%%

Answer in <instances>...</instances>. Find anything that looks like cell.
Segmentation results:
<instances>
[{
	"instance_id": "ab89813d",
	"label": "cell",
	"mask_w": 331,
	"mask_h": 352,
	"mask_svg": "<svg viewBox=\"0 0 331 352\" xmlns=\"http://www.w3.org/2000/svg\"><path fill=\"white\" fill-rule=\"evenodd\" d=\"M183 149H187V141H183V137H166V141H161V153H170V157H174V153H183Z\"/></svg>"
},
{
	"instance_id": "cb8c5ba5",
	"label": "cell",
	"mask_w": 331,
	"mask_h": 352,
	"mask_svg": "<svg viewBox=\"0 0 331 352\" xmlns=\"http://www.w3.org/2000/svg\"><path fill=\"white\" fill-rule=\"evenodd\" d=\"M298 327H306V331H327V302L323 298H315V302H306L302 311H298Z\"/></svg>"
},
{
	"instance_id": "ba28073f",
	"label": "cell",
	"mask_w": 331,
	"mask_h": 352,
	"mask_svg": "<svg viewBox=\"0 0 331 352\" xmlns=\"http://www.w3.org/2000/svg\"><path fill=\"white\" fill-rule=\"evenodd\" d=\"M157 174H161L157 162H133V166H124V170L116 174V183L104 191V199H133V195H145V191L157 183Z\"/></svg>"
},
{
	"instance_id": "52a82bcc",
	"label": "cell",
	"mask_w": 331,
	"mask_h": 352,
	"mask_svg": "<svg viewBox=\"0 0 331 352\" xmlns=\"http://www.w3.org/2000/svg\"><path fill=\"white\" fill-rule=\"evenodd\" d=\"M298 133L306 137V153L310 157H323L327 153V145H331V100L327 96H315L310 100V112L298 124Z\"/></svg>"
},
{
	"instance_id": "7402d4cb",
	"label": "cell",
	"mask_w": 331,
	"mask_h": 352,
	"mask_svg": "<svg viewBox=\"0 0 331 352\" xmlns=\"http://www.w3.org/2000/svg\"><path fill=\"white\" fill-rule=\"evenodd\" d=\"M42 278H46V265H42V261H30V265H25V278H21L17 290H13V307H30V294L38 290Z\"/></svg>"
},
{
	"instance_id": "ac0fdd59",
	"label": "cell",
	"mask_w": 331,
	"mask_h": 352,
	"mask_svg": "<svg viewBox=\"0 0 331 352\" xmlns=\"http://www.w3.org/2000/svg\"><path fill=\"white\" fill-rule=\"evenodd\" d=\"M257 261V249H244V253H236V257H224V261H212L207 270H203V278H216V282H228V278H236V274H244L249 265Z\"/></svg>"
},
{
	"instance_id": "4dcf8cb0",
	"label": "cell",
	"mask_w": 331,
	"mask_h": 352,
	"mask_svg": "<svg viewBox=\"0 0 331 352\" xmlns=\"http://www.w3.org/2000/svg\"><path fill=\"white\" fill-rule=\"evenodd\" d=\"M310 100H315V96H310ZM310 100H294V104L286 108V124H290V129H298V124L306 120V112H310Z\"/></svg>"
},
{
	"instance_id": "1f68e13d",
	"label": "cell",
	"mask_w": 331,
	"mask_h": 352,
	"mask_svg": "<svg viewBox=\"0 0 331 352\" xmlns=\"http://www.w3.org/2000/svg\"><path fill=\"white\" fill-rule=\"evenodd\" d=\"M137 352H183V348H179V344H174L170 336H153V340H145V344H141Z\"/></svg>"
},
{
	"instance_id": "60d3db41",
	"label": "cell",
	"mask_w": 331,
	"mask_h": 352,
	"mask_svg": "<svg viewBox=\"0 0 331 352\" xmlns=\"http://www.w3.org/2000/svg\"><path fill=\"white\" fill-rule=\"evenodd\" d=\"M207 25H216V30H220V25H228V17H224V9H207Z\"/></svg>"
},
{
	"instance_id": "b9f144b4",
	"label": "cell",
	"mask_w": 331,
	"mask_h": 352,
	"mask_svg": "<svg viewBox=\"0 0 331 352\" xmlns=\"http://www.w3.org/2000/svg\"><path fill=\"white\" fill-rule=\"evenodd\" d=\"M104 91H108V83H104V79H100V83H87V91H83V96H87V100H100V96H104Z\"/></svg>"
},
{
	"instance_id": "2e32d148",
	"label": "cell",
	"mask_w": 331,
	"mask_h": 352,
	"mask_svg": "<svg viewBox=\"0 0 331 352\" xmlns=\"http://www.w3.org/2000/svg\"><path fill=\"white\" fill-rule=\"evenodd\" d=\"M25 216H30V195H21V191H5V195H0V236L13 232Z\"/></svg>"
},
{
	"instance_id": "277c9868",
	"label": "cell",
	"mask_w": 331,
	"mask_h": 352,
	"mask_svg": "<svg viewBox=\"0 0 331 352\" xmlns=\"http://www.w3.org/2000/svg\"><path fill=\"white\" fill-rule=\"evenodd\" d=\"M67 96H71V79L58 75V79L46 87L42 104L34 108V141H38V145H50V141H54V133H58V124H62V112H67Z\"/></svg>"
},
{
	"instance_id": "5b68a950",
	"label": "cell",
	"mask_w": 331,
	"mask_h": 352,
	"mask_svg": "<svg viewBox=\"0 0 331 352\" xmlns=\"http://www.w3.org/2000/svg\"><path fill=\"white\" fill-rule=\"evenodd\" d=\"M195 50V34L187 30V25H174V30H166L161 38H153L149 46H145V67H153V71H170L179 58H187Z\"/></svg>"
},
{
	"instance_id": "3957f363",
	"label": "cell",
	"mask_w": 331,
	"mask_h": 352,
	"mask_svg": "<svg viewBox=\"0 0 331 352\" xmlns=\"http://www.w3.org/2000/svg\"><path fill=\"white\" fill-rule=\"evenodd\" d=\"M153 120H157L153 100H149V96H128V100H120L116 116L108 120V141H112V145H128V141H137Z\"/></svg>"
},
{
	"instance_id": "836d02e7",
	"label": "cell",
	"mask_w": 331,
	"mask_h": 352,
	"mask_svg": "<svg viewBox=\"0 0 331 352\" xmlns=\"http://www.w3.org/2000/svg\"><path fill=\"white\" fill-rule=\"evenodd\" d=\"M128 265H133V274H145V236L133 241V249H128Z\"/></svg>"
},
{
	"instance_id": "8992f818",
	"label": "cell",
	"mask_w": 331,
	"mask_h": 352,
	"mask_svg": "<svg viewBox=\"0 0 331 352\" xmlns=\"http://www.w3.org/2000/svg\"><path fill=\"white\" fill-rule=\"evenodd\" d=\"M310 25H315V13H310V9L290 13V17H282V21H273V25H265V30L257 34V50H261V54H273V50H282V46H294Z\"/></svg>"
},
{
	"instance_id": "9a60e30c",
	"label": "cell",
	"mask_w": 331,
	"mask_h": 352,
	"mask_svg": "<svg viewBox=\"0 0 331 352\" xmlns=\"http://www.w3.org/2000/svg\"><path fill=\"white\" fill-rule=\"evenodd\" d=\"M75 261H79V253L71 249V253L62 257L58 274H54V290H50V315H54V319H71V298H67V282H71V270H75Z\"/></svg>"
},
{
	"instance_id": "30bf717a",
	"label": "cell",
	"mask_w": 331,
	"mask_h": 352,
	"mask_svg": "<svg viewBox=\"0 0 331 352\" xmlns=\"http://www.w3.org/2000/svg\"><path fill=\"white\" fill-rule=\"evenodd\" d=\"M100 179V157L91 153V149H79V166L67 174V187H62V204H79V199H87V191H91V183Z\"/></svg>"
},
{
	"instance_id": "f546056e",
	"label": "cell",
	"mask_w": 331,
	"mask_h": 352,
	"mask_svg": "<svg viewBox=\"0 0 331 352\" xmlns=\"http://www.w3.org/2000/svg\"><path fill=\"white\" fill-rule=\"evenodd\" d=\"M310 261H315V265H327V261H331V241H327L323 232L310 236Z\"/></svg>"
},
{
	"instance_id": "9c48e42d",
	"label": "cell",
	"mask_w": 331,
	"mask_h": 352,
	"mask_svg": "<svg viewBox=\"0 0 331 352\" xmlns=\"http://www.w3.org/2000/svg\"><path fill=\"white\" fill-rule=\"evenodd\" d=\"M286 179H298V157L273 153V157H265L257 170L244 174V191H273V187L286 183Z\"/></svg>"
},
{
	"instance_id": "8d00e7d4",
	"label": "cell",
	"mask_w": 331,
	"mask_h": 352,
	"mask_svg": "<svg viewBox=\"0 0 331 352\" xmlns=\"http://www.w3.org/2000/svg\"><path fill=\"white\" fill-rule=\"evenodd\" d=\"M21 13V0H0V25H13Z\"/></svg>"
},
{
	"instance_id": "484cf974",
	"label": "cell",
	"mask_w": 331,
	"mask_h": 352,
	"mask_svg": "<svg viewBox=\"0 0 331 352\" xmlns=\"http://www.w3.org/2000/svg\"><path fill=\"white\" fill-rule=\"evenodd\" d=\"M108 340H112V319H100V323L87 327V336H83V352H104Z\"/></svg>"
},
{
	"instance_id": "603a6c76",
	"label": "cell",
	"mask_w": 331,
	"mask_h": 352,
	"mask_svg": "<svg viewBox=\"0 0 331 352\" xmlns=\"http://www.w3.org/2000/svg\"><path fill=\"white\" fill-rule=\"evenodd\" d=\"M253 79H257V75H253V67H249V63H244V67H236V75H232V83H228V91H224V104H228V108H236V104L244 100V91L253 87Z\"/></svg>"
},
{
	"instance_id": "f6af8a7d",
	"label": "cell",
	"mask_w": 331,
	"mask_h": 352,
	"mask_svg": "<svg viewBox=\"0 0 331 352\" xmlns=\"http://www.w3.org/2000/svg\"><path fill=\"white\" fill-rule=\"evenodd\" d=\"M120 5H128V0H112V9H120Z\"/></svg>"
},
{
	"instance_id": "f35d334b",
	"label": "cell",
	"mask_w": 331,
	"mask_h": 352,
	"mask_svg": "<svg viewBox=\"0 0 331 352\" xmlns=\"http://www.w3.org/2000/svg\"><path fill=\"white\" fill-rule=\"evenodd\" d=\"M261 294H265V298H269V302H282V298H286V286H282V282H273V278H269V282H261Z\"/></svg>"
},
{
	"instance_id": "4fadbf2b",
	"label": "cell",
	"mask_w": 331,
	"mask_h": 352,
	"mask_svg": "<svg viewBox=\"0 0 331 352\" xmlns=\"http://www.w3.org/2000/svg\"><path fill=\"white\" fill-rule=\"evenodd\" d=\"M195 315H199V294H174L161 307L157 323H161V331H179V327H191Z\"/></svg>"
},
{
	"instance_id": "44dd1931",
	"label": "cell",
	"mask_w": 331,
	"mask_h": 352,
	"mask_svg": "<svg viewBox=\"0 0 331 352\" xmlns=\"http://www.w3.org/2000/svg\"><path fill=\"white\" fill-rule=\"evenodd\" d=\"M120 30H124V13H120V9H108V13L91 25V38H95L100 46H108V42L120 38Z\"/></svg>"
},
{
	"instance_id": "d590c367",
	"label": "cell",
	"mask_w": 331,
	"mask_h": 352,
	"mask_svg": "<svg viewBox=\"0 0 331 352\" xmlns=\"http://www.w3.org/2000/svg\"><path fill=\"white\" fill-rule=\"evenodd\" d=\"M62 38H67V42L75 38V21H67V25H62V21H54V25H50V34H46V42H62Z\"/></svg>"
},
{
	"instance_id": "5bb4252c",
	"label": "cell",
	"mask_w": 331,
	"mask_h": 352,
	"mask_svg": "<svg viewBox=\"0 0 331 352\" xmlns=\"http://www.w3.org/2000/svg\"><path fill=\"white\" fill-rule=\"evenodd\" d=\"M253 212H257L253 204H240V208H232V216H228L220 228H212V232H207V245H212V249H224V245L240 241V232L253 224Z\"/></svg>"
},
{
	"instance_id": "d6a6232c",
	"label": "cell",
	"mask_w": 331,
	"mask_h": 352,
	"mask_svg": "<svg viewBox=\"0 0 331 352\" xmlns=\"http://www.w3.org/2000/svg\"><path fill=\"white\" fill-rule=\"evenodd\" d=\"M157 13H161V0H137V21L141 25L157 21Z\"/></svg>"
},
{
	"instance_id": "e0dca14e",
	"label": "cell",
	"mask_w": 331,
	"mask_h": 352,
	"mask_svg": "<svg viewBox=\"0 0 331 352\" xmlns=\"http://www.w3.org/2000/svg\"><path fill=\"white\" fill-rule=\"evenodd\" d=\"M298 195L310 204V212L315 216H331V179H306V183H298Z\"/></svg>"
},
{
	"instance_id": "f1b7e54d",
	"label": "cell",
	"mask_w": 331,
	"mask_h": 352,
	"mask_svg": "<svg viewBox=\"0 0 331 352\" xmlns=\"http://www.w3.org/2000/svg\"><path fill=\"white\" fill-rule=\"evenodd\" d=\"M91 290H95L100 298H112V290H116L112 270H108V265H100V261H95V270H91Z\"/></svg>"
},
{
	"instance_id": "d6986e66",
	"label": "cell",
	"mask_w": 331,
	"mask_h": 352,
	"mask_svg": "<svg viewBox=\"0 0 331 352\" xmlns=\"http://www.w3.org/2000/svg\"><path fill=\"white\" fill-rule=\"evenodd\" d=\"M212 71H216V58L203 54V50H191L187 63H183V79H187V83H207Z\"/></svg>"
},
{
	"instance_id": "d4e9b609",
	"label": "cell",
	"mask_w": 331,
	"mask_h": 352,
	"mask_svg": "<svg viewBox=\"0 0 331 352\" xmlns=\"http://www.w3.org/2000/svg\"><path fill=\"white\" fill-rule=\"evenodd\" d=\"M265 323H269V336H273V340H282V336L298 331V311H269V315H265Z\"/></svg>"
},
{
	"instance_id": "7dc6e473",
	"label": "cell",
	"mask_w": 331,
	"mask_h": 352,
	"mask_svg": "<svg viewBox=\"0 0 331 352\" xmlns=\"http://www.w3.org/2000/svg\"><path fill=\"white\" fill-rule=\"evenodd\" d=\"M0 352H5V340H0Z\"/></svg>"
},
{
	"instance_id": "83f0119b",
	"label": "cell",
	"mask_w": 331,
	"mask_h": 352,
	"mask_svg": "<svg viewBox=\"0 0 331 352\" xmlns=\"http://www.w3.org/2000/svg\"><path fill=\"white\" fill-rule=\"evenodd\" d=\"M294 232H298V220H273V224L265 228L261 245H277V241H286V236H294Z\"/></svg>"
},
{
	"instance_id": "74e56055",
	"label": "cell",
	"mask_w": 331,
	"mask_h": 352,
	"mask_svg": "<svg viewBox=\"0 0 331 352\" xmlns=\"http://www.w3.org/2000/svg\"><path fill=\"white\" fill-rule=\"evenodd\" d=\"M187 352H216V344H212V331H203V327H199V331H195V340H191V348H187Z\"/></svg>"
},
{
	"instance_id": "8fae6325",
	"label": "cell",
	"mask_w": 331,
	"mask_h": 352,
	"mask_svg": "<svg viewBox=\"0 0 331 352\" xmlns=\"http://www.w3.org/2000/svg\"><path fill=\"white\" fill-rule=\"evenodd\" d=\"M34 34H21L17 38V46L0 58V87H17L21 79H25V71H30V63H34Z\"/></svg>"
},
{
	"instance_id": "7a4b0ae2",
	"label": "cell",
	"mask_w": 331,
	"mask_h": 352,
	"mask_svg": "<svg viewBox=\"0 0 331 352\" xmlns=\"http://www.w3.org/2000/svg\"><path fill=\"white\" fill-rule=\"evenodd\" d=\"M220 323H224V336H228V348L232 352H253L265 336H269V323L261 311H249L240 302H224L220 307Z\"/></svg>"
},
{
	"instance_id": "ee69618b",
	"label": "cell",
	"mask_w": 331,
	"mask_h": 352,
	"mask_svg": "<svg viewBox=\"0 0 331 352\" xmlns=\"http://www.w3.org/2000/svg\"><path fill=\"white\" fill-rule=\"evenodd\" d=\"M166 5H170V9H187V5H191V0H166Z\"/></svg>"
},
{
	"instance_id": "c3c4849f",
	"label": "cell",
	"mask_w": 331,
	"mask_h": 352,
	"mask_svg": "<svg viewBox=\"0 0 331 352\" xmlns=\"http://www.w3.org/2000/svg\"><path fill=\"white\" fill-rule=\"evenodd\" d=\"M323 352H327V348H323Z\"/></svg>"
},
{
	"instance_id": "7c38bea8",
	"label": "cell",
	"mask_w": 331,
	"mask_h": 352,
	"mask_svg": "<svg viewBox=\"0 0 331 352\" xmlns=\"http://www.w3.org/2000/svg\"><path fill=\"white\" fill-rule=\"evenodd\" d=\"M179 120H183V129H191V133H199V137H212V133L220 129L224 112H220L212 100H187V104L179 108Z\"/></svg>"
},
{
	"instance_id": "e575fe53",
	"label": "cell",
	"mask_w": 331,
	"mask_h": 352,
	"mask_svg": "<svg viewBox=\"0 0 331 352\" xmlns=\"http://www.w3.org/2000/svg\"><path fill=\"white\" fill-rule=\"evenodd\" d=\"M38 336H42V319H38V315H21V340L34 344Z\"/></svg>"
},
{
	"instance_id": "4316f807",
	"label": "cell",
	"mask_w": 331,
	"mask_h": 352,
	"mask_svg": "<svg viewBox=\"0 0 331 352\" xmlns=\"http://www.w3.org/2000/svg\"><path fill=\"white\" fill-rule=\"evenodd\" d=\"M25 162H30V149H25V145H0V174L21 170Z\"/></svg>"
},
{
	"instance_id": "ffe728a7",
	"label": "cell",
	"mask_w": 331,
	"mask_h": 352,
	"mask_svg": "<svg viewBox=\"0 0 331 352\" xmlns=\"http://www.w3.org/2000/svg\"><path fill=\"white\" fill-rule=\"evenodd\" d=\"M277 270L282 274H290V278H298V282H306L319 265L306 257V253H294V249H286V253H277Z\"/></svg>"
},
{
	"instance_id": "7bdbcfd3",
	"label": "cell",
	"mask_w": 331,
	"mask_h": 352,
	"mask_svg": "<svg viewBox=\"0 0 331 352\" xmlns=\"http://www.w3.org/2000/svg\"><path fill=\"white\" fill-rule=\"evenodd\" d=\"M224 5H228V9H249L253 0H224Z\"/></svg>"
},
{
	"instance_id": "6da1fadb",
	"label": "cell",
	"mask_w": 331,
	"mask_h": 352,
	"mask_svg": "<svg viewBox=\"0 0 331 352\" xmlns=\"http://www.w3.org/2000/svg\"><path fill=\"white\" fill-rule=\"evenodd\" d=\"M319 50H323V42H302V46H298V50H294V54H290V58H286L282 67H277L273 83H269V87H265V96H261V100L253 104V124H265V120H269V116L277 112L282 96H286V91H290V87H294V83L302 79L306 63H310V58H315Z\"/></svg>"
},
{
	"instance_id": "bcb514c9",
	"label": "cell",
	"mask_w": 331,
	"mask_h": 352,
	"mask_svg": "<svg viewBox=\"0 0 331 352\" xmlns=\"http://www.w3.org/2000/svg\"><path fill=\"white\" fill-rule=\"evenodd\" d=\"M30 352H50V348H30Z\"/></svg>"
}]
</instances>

%%

Exercise task → From the lines above, keep only those that contain the string "instances", and treat uppercase and lowercase letters as different.

Response →
Answer in <instances>...</instances>. Find anything that looks like cell.
<instances>
</instances>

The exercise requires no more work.